Der belgische Philosoph Jean-Pierre Wils, dessen Buch „Der große Riss“ wir hier besprochen haben, widmet sich in dem vorliegenden Sammelband dem aktuellen Thema „Identität“. Neben einem eigenen Beitrag sind dort auch bekannte Diskursteilnehmer wie Christoph Türcke oder Hans Joas vertreten. Um alle Aspekte der Identitätsfrage zu beleuchten, hat Wils das Buch in einen wissenschaftlichen Teil, „Positionen“ übertitelt, sowie einen lebenspraktischen Teil mit Beispielen unter dem Titel „Praktiken“ unterteilt. Es folgt ein Interview des Herausgebers mit dem Religionsphilosophen Hans Joas sowie drei Beiträge, die ihrem scheinbar singulären Titel „Kontroversen“ nur bedingt entsprechen, weil im Grunde der gesamte Band diesen Titel tragen könnte.

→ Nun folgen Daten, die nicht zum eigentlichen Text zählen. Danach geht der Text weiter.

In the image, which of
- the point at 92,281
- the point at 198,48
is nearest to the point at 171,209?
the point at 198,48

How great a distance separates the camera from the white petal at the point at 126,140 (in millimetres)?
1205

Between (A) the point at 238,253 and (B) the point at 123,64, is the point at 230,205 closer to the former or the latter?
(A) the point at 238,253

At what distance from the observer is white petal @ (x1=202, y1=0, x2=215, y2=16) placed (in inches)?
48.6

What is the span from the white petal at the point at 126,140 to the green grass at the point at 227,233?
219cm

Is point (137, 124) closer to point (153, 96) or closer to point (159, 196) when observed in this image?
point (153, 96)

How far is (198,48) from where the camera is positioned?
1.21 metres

Der erste Teil setzt sich auf wissenschaftlicher Basis kritisch mit dem Identitätsbegriff auseinander, wobei fern aller Polemik Logik und Empirie im Vordergrund stehen. Christoph Türcke sieht einen auf der Rhizom-Theorie – Vernetzung kleinster selbständiger Elemente – von Deleuze/Guattari aufbauenden „Feldzug gegen die (sexuelle) Binarität“ am Werk, der Binarität als geschlechtliche Bevormundung ächtet. Doch die gleichzeitige Frontalstellung dieses Feldzuges gegenüber dem Kapitalismus geht laut Türcke fehl, da dieser längst eine pragmatische Indifferenz gegenüber dem Geschlecht an den Tag lege. Die von der Identitätsbewegung geforderte Selbstbestimmung der Identität ist für ihn selbst binär, da ausschließend.
Wils selbst sieht die Identitätsbewegung als Ersatz für die ausgelaugte Religion mit dem Ziel, über Inklusion und Exklusion wieder eine Gemeinschaft zu bilden, die sich durch Anderssein, sprich: Opposition definiert. Dabei sieht er Reckwitz´ „Gesellschaft der Singularitäten“ von einer linken Emanzipationsbewegung in eine rechte Reaktion libertärer Individualisten umschlagen. Schließlich stellt sich für Wils die Frage, ob die Identitätsbewegung Gleichheit oder Unterschiedlichkeit propagiert.
Ein etwas abgelegener Beitrag beschäftigt sich mit der Reue, speziell der religiösen. Dabei unterscheidet Gunda Werner zwischen „absoluter“, d.h. erkenntnis-orientierter, und interessen-geleiteter, sprich aus Angst geborener, Reue.
Die Bedeutung des Bildes, vor allem im Zeitalter der „social media“, hebt Bernd Stiegler hervor. Demnach schafft das Aussehen quasi-archaische Gemeinschaften, die sich letztlich als Ethnien oder gar als Rassen lesen lassen. Die allfälligen Stereotypen, nicht zuletzt in der Polizeiarbeit, schaffen dabei konstruierte Identitäten. Dazu gehören für ihn auch der Selbstversicherung und Zugehörigkeit dienenden identitären Selbstzuschreibungen.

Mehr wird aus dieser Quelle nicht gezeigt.